# [WHAT TO WORK ON]
Convert the lines below into a numbered list, omitting any blank lines.

Spatial question entries:
◇ ◇ ◇

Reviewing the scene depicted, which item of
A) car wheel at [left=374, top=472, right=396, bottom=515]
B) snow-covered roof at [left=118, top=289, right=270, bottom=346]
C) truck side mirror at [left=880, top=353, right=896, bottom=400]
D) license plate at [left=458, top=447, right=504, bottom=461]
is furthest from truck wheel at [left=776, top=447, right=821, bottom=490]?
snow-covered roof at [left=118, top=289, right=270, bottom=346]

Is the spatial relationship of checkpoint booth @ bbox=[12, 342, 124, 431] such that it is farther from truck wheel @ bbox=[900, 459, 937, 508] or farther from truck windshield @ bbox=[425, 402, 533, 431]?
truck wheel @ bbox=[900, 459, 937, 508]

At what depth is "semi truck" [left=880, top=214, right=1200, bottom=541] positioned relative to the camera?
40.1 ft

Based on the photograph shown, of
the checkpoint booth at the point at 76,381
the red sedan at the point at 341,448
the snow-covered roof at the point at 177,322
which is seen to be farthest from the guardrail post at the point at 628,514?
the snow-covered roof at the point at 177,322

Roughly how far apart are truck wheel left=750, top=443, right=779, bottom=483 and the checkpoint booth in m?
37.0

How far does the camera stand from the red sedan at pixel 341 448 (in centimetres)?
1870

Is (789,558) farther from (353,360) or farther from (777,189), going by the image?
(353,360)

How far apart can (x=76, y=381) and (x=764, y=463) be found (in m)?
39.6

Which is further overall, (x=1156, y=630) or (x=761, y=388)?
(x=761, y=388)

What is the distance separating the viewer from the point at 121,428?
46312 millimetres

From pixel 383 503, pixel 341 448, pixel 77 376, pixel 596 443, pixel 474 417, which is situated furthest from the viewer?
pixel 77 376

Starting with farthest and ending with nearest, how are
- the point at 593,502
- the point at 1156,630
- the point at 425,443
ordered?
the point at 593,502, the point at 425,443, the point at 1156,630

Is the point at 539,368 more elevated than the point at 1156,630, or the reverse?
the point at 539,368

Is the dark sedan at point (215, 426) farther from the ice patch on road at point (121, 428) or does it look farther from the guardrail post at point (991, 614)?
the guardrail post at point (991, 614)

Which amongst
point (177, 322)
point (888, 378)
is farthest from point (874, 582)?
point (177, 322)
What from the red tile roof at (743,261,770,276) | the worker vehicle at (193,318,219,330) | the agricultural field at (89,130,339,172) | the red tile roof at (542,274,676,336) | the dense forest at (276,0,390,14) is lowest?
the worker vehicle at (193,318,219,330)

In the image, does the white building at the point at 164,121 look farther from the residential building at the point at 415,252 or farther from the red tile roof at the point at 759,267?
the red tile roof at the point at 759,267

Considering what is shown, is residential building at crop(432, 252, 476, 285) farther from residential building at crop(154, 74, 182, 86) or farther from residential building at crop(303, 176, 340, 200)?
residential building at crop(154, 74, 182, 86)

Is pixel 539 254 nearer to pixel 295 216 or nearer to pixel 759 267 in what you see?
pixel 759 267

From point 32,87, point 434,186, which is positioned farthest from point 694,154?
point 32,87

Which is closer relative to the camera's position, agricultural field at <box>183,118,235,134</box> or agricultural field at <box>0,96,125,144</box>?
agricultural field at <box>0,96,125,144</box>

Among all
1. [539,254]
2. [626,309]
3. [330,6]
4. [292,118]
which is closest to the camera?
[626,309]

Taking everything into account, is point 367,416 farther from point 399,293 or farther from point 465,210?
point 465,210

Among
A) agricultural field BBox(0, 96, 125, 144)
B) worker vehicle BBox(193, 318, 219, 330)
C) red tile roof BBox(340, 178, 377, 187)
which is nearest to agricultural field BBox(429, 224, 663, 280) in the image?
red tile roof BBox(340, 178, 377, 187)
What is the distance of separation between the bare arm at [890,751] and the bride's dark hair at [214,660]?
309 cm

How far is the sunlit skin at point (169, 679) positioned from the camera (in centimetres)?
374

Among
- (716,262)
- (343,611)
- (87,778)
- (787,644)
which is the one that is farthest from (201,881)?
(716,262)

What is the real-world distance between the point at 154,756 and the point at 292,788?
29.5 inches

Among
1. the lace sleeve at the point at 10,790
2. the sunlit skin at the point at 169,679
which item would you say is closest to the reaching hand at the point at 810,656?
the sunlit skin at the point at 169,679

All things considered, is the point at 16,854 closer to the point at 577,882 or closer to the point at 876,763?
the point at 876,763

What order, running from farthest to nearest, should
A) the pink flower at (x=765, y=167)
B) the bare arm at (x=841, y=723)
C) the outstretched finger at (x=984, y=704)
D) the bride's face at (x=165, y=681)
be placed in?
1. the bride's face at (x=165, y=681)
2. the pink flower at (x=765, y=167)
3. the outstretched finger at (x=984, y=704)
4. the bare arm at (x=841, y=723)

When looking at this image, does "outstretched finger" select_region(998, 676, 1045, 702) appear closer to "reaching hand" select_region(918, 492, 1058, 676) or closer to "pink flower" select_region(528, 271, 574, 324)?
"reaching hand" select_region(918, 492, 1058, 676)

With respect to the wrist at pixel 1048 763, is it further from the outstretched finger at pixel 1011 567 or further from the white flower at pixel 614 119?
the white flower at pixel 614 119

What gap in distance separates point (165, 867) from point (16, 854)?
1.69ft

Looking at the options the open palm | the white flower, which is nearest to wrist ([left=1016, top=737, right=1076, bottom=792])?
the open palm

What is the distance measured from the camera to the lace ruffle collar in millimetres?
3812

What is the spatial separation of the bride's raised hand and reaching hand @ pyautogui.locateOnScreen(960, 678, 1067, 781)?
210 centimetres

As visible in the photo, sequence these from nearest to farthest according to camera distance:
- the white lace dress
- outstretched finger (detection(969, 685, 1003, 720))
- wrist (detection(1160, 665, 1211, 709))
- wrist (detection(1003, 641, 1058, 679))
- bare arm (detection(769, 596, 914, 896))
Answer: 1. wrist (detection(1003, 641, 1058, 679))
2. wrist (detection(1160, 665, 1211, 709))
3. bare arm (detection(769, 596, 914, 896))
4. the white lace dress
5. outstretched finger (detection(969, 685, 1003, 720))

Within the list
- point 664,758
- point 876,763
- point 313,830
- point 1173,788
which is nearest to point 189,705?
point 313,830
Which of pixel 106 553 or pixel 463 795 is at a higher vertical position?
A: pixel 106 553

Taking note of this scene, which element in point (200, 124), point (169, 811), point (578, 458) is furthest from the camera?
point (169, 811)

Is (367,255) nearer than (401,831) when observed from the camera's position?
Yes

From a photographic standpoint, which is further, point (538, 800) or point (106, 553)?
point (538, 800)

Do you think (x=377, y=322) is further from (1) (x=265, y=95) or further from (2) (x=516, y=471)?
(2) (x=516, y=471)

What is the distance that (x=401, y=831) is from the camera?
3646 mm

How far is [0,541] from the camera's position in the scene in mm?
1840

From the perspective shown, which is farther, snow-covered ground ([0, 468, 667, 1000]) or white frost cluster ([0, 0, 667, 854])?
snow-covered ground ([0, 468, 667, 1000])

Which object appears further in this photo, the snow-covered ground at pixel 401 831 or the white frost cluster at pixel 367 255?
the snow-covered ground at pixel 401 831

◇ ◇ ◇

# [RESPONSE TO THIS TASK]
1. Reviewing the scene depicted, which item of
2. A) car wheel at [left=374, top=472, right=396, bottom=515]
3. B) snow-covered roof at [left=118, top=289, right=270, bottom=346]
4. C) truck side mirror at [left=880, top=353, right=896, bottom=400]
5. D) license plate at [left=458, top=447, right=504, bottom=461]
6. is furthest from truck wheel at [left=776, top=447, right=821, bottom=490]?
7. snow-covered roof at [left=118, top=289, right=270, bottom=346]
8. Is the spatial relationship of checkpoint booth @ bbox=[12, 342, 124, 431] such that it is farther from truck wheel @ bbox=[900, 459, 937, 508] or farther from truck windshield @ bbox=[425, 402, 533, 431]?
9. truck wheel @ bbox=[900, 459, 937, 508]
10. At what depth is "semi truck" [left=880, top=214, right=1200, bottom=541] positioned relative to the camera?
11. 40.1 ft
12. Based on the photograph shown, of
13. the checkpoint booth at the point at 76,381
14. the red sedan at the point at 341,448
15. the snow-covered roof at the point at 177,322
16. which is seen to be farthest from the guardrail post at the point at 628,514?
17. the snow-covered roof at the point at 177,322
18. Roughly how far apart are truck wheel left=750, top=443, right=779, bottom=483 and the checkpoint booth in m?
19. 37.0
20. How far does the camera stand from the red sedan at pixel 341 448 (in centimetres)?
21. 1870
22. Is (789,558) farther from (353,360) or farther from (777,189), going by the image?
23. (353,360)
24. How far apart can (x=76, y=381) and (x=764, y=463) be found (in m)?
25. 39.6
26. Which is further overall, (x=1156, y=630) or (x=761, y=388)?
27. (x=761, y=388)
28. What is the distance separating the viewer from the point at 121,428?
29. 46312 millimetres
30. From pixel 383 503, pixel 341 448, pixel 77 376, pixel 596 443, pixel 474 417, which is situated furthest from the viewer?
31. pixel 77 376
32. Starting with farthest and ending with nearest, how are
33. - the point at 593,502
34. - the point at 1156,630
35. - the point at 425,443
36. ordered?
37. the point at 593,502, the point at 425,443, the point at 1156,630
38. Is the point at 539,368 more elevated than the point at 1156,630, or the reverse?
39. the point at 539,368
40. Is the dark sedan at point (215, 426) farther from the ice patch on road at point (121, 428) or does it look farther from the guardrail post at point (991, 614)?
41. the guardrail post at point (991, 614)
42. Which amongst
43. point (177, 322)
44. point (888, 378)
45. is farthest from point (874, 582)?
46. point (177, 322)
47. What from the red tile roof at (743,261,770,276) | the worker vehicle at (193,318,219,330) | the agricultural field at (89,130,339,172) | the red tile roof at (542,274,676,336) | the dense forest at (276,0,390,14) is lowest?
48. the worker vehicle at (193,318,219,330)
49. In the image, does the white building at the point at 164,121 look farther from the residential building at the point at 415,252 or farther from the red tile roof at the point at 759,267?
50. the red tile roof at the point at 759,267
51. Considering what is shown, is residential building at crop(432, 252, 476, 285) farther from residential building at crop(154, 74, 182, 86) or farther from residential building at crop(303, 176, 340, 200)?
52. residential building at crop(154, 74, 182, 86)
53. Is pixel 539 254 nearer to pixel 295 216 or nearer to pixel 759 267 in what you see?
54. pixel 759 267
55. From point 32,87, point 434,186, which is positioned farthest from point 694,154?
56. point 32,87
57. Which is closer relative to the camera's position, agricultural field at <box>183,118,235,134</box> or agricultural field at <box>0,96,125,144</box>?
58. agricultural field at <box>0,96,125,144</box>
59. Among all
60. 1. [539,254]
61. 2. [626,309]
62. 3. [330,6]
63. 4. [292,118]
64. which is closest to the camera?
65. [626,309]
66. Taking everything into account, is point 367,416 farther from point 399,293 or farther from point 465,210?
67. point 465,210
68. Among
69. A) agricultural field BBox(0, 96, 125, 144)
70. B) worker vehicle BBox(193, 318, 219, 330)
71. C) red tile roof BBox(340, 178, 377, 187)
72. which is nearest to agricultural field BBox(429, 224, 663, 280) in the image?
73. red tile roof BBox(340, 178, 377, 187)
74. What is the distance of separation between the bare arm at [890,751] and the bride's dark hair at [214,660]?
75. 309 cm
76. How far is the sunlit skin at point (169, 679) positioned from the camera (in centimetres)?
77. 374
78. Among
79. - (716,262)
80. - (343,611)
81. - (87,778)
82. - (787,644)
83. which is the one that is farthest from (201,881)?
84. (716,262)
85. What is the real-world distance between the point at 154,756 and the point at 292,788?
86. 29.5 inches
87. Among
88. 1. the lace sleeve at the point at 10,790
89. 2. the sunlit skin at the point at 169,679
90. which item would you say is closest to the reaching hand at the point at 810,656?
91. the sunlit skin at the point at 169,679
92. All things considered, is the point at 16,854 closer to the point at 577,882 or closer to the point at 876,763?
93. the point at 876,763
94. What order, running from farthest to nearest, should
95. A) the pink flower at (x=765, y=167)
96. B) the bare arm at (x=841, y=723)
97. C) the outstretched finger at (x=984, y=704)
98. D) the bride's face at (x=165, y=681)
99. be placed in?
100. 1. the bride's face at (x=165, y=681)
101. 2. the pink flower at (x=765, y=167)
102. 3. the outstretched finger at (x=984, y=704)
103. 4. the bare arm at (x=841, y=723)
104. When looking at this image, does "outstretched finger" select_region(998, 676, 1045, 702) appear closer to "reaching hand" select_region(918, 492, 1058, 676) or closer to "pink flower" select_region(528, 271, 574, 324)?
105. "reaching hand" select_region(918, 492, 1058, 676)
106. With respect to the wrist at pixel 1048 763, is it further from the outstretched finger at pixel 1011 567 or further from the white flower at pixel 614 119?
107. the white flower at pixel 614 119
108. What gap in distance separates point (165, 867) from point (16, 854)?
109. 1.69ft
110. Looking at the options the open palm | the white flower, which is nearest to wrist ([left=1016, top=737, right=1076, bottom=792])?
111. the open palm
112. What is the distance measured from the camera to the lace ruffle collar in millimetres?
113. 3812
114. What is the spatial separation of the bride's raised hand and reaching hand @ pyautogui.locateOnScreen(960, 678, 1067, 781)?
115. 210 centimetres
116. As visible in the photo, sequence these from nearest to farthest according to camera distance:
117. - the white lace dress
118. - outstretched finger (detection(969, 685, 1003, 720))
119. - wrist (detection(1160, 665, 1211, 709))
120. - wrist (detection(1003, 641, 1058, 679))
121. - bare arm (detection(769, 596, 914, 896))
122. Answer: 1. wrist (detection(1003, 641, 1058, 679))
123. 2. wrist (detection(1160, 665, 1211, 709))
124. 3. bare arm (detection(769, 596, 914, 896))
125. 4. the white lace dress
126. 5. outstretched finger (detection(969, 685, 1003, 720))
127. Within the list
128. - point 664,758
129. - point 876,763
130. - point 313,830
131. - point 1173,788
132. which is nearest to point 189,705?
133. point 313,830
134. Which of pixel 106 553 or pixel 463 795 is at a higher vertical position?
135. A: pixel 106 553
136. Taking note of this scene, which element in point (200, 124), point (169, 811), point (578, 458) is furthest from the camera?
137. point (169, 811)
138. Is (367,255) nearer than (401,831) when observed from the camera's position?
139. Yes
140. From a photographic standpoint, which is further, point (538, 800) or point (106, 553)?
141. point (538, 800)
142. Do you think (x=377, y=322) is further from (1) (x=265, y=95) or further from (2) (x=516, y=471)?
143. (2) (x=516, y=471)
144. What is the distance that (x=401, y=831) is from the camera?
145. 3646 mm
146. How far is [0,541] from the camera's position in the scene in mm?
147. 1840
148. From the perspective shown, which is farther, snow-covered ground ([0, 468, 667, 1000]) or white frost cluster ([0, 0, 667, 854])?
149. snow-covered ground ([0, 468, 667, 1000])
150. Which object appears further in this photo, the snow-covered ground at pixel 401 831 or the white frost cluster at pixel 367 255?
151. the snow-covered ground at pixel 401 831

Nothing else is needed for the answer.